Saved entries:
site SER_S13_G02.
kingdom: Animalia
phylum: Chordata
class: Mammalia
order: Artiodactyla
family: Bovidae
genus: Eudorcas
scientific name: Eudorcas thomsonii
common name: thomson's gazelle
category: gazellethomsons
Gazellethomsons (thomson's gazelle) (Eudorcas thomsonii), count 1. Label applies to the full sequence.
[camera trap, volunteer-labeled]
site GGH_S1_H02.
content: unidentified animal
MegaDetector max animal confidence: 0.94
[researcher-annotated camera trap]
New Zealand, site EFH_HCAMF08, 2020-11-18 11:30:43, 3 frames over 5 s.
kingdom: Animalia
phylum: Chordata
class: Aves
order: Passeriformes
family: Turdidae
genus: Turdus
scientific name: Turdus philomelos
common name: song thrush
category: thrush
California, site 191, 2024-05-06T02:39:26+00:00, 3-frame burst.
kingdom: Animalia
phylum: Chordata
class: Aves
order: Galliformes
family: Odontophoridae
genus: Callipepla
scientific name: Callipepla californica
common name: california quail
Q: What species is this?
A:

What you are asked to do — Would you please write out the entries again exactly?

Problem solution —
site SER_S13_G02.
kingdom: Animalia
phylum: Chordata
class: Mammalia
order: Artiodactyla
family: Bovidae
genus: Eudorcas
scientific name: Eudorcas thomsonii
common name: thomson's gazelle
category: gazellethomsons
Gazellethomsons (thomson's gazelle) (Eudorcas thomsonii), count 1. Label applies to the full sequence.
[camera trap, volunteer-labeled]
site GGH_S1_H02.
content: unidentified animal
MegaDetector max animal confidence: 0.94
[researcher-annotated camera trap]
New Zealand, site EFH_HCAMF08, 2020-11-18 11:30:43, 3 frames over 5 s.
kingdom: Animalia
phylum: Chordata
class: Aves
order: Passeriformes
family: Turdidae
genus: Turdus
scientific name: Turdus philomelos
common name: song thrush
category: thrush
California, site 191, 2024-05-06T02:39:26+00:00, 3-frame burst.
kingdom: Animalia
phylum: Chordata
class: Aves
order: Galliformes
family: Odontophoridae
genus: Callipepla
scientific name: Callipepla californica
common name: california quail
Q: What species is this?
A:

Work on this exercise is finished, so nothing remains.